Rep. Erik Paulsen's speech on Arizona Rep. Gabrielle Giffords — the Minnesota Republican considers her a close friend — was a “defining moment” of Wednesday's congressional prayer service, according to at least one lawmaker.

Former Rep. Earl Pomeroy of North Dakota told the Washington Post that Paulsen's speech stood out among the prayers and stories told of Giffords, who was shot on Saturday and remains in critical condition.

Paulsen has known Giffords for several years, as the two became friends before either was elected to Congress. The Minnesota Republican met Giffords in China in 2005 during a fellowship program, and they remained close as both made their way to Washington.
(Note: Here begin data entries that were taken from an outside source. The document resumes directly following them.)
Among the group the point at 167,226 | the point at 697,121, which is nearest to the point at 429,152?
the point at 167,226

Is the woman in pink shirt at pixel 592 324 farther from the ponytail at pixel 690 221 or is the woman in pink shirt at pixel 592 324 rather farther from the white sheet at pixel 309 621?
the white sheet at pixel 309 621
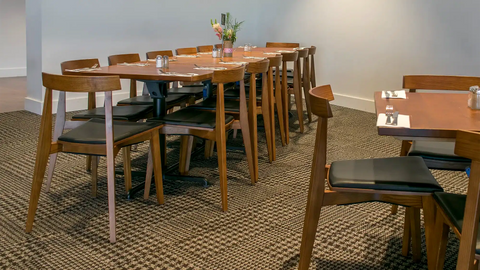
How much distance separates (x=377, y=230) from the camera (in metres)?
2.53

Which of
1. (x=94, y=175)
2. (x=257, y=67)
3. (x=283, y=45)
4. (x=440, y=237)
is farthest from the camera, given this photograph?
(x=283, y=45)

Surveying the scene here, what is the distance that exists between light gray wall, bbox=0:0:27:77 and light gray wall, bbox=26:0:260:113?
3.33m

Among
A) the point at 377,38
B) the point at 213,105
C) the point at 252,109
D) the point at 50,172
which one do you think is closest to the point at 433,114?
the point at 252,109

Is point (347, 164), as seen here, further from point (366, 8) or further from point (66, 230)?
point (366, 8)

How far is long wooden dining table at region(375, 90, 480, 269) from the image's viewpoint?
135 cm

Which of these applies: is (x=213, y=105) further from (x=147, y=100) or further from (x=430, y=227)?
(x=430, y=227)

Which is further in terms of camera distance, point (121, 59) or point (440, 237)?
point (121, 59)

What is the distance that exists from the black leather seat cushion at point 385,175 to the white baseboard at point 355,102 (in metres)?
4.19

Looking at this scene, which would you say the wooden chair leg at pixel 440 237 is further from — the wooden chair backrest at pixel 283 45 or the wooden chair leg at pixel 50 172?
the wooden chair backrest at pixel 283 45

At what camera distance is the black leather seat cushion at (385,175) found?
1.70m

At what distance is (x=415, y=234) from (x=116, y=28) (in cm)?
471

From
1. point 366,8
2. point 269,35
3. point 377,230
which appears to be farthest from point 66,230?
point 269,35

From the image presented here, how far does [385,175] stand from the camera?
1.79m

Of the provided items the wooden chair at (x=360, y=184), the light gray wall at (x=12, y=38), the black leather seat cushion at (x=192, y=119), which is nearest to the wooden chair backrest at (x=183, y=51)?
the black leather seat cushion at (x=192, y=119)
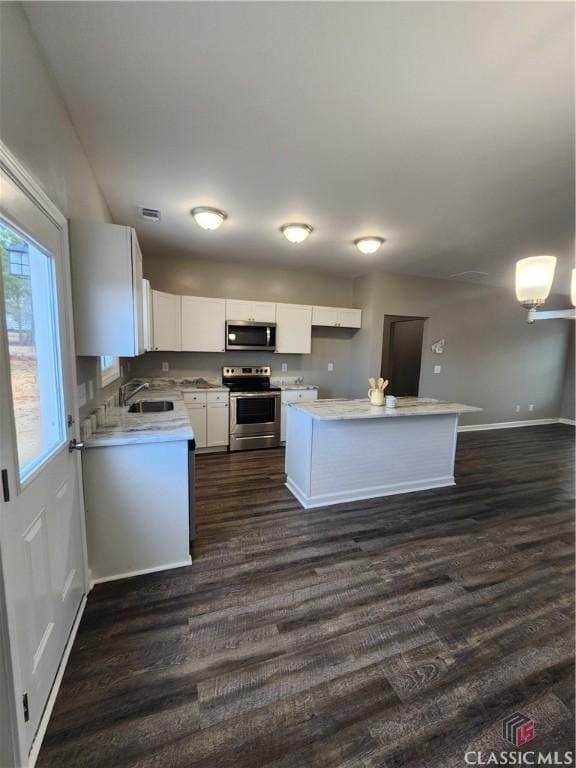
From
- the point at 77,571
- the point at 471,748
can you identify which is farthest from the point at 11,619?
the point at 471,748

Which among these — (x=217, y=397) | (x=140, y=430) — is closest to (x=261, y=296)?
(x=217, y=397)

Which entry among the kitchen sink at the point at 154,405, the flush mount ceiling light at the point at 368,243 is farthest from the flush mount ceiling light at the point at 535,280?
the kitchen sink at the point at 154,405

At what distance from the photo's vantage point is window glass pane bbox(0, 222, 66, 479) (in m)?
1.04

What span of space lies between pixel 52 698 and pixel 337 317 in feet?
15.3

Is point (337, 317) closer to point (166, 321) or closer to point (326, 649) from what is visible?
point (166, 321)

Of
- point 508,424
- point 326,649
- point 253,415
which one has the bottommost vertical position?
point 326,649

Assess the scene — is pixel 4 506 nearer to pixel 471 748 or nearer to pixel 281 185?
pixel 471 748

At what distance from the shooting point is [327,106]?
1.56 m

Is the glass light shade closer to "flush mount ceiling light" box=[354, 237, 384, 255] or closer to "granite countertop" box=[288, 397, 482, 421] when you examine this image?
"granite countertop" box=[288, 397, 482, 421]

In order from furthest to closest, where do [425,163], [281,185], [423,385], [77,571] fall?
[423,385] < [281,185] < [425,163] < [77,571]

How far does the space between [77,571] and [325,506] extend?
76.1 inches

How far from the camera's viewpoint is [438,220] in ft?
9.43

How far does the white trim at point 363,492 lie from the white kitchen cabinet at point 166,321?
2.37 meters

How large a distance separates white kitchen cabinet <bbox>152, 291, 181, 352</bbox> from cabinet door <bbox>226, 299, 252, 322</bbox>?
2.25ft
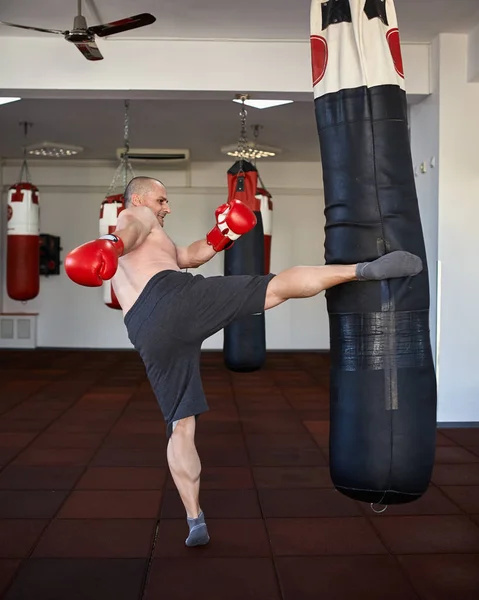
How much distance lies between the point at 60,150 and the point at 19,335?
3086 millimetres

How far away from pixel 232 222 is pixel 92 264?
82 cm

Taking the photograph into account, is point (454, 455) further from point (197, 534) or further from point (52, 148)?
point (52, 148)

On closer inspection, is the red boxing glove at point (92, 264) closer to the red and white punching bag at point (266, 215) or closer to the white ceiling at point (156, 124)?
the white ceiling at point (156, 124)

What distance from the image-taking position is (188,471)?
94.4 inches

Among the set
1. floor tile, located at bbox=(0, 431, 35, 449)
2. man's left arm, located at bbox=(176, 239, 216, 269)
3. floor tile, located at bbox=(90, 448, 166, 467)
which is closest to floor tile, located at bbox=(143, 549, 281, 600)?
man's left arm, located at bbox=(176, 239, 216, 269)

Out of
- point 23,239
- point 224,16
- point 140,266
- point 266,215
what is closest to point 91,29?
point 224,16

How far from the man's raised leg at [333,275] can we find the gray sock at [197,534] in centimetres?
91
“What I remember most about the trip isn’t the series of lectures or the various officials we met but rather the few extra days that Gabby, (husband) Mark (Kelly) and I spent in China to take in the sites and enjoy each others' company,” Paulsen said at Wednesday's service. The prayer service was closed to media, but Paulsen remarks were provided by his office.

In 2007, Giffords and her family invited Paulsen's family to Florida to watch her husband's space shuttle launch. Giffords also took Paulsen on his first congressional trip overseas to Yemen and Kenya.
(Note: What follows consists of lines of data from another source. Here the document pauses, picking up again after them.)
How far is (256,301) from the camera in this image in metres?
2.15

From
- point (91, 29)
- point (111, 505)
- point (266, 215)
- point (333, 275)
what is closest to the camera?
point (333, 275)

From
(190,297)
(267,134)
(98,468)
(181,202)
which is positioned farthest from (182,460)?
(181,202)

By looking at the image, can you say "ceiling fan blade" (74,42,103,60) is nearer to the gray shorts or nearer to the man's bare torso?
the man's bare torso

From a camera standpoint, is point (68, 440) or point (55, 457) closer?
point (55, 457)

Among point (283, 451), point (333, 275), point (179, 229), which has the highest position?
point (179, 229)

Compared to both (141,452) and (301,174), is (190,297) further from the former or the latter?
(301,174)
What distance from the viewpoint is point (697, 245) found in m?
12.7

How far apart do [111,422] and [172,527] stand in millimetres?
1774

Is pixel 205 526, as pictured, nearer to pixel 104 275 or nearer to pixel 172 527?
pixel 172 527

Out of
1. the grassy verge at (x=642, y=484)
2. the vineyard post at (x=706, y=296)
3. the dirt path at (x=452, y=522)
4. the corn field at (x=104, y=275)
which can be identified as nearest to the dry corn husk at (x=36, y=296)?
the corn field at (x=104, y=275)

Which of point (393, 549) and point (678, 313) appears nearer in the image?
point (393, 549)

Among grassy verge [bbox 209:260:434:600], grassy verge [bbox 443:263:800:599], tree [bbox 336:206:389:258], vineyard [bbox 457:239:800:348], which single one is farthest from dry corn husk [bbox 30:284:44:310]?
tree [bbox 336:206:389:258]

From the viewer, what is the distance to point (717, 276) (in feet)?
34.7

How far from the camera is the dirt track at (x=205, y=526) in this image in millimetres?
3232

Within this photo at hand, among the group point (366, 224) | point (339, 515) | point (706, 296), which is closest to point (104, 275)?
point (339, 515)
Paulsen said in an interview that he was shocked when he got the call Saturday from an aide telling him Giffords had been shot. Paulsen, who was in the Rodel Fellowship program with Giffords, said a group of fellows have joined for several conference calls since the shooting to make sure they're all up to date.

“She's always got that smile on her face, and just really embodies what you want to see in an elected official,” Paulsen said in an interview. “No member would tell you any different...She's very Minnesotan in a way.”
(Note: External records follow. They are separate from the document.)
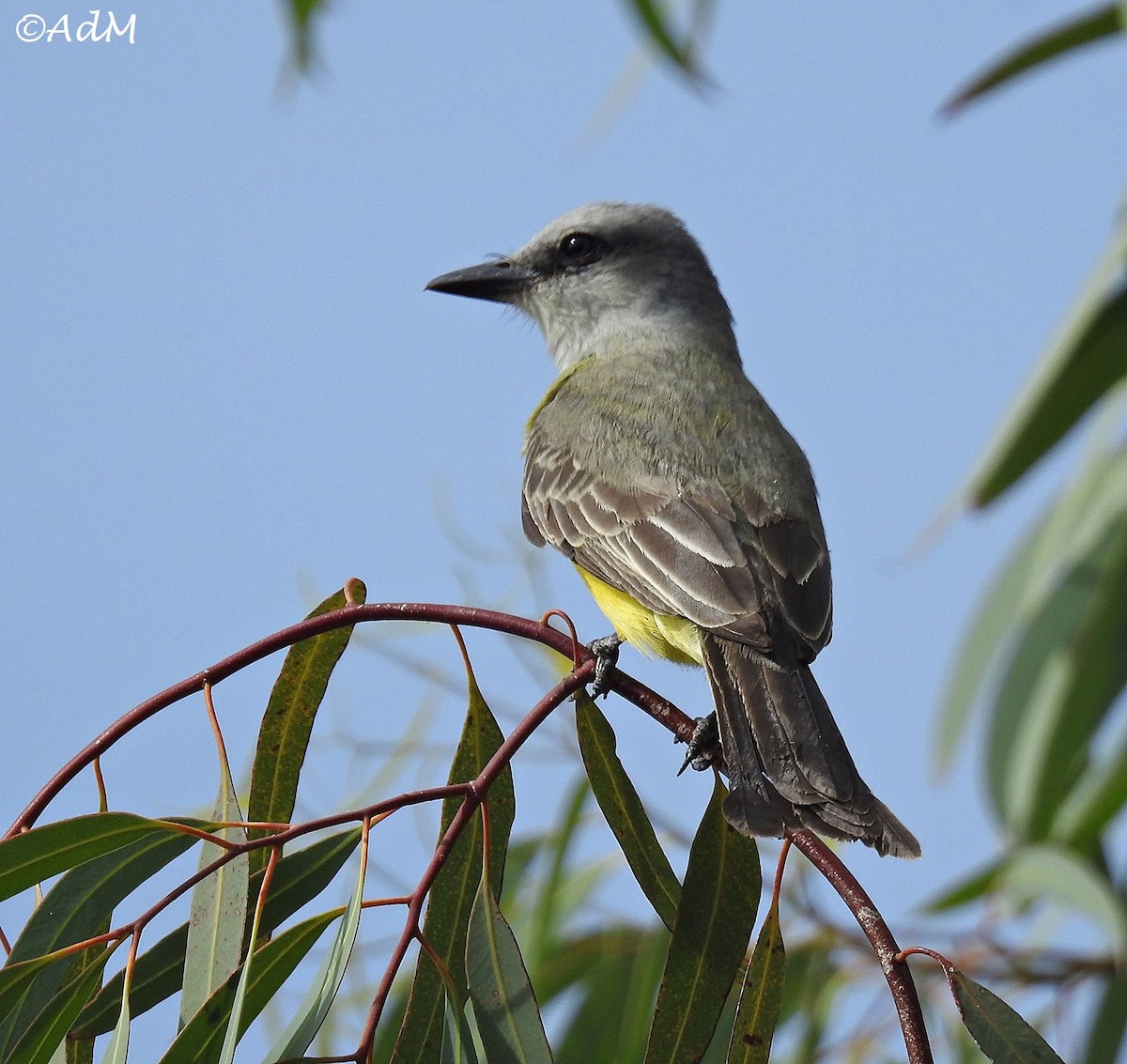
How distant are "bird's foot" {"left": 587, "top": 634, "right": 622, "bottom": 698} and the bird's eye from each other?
1.74 meters

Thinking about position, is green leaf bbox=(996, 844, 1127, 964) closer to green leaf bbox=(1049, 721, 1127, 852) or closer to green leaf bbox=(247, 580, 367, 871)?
green leaf bbox=(1049, 721, 1127, 852)

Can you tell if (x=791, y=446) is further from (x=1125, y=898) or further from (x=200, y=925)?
(x=200, y=925)

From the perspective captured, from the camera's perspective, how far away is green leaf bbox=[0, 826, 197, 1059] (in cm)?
185

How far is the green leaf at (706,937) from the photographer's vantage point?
1.88 meters

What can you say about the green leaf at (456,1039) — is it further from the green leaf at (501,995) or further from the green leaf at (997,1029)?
the green leaf at (997,1029)

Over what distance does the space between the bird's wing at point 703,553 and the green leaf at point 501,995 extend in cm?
71

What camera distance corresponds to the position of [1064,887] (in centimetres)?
262

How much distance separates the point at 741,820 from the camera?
1933 millimetres

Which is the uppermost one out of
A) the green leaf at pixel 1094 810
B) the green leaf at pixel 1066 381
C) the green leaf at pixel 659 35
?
the green leaf at pixel 659 35

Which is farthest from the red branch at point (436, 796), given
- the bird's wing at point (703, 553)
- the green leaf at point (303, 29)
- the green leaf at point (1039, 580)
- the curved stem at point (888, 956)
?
the green leaf at point (1039, 580)

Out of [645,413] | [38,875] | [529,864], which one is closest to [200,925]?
[38,875]

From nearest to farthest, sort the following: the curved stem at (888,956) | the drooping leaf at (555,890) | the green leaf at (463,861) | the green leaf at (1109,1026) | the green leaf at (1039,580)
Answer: the curved stem at (888,956), the green leaf at (463,861), the drooping leaf at (555,890), the green leaf at (1109,1026), the green leaf at (1039,580)

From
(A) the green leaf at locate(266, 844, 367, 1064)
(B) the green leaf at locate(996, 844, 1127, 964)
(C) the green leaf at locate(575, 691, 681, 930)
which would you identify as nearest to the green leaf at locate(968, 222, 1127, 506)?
(B) the green leaf at locate(996, 844, 1127, 964)

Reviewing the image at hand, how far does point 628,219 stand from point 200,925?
2.47 metres
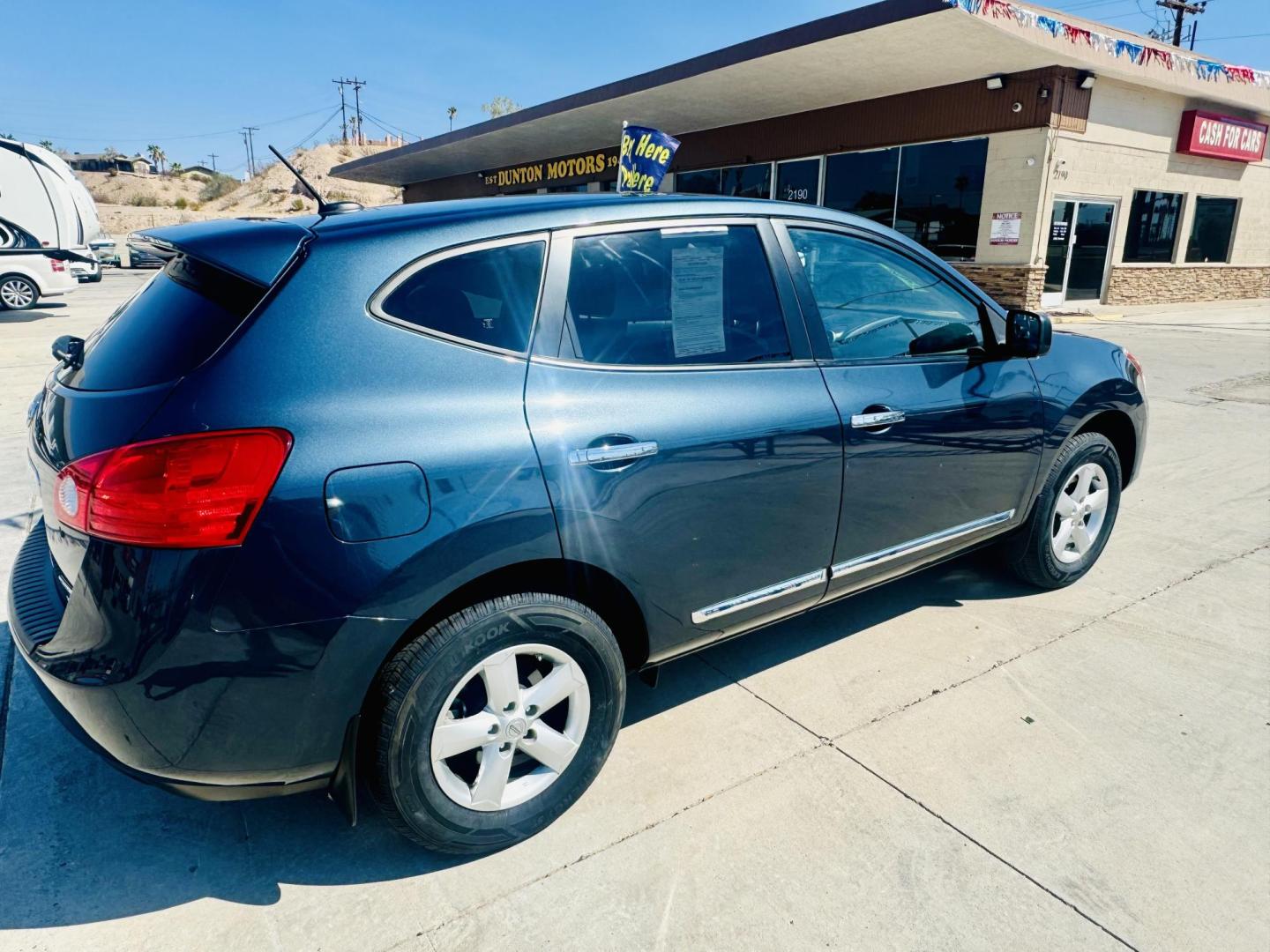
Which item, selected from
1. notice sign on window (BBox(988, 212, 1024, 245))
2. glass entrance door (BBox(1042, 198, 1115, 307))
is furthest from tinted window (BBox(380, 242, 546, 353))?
glass entrance door (BBox(1042, 198, 1115, 307))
At the prayer service, Paulsen said that he had seen Giffords and her family while visiting the Smithsonian Air and Space Museum with his family last Tuesday, just days before the shooting.

“Like Gabby, we too must display courage, no matter how difficult it may be,” Paulsen said at the service. “Our democracy is predicated on the belief that our government should be accessible by the people. We cannot allow ourselves to give in to fear, or shy away from interacting with the public. There is no doubt that’s what Gabby would want us to do.”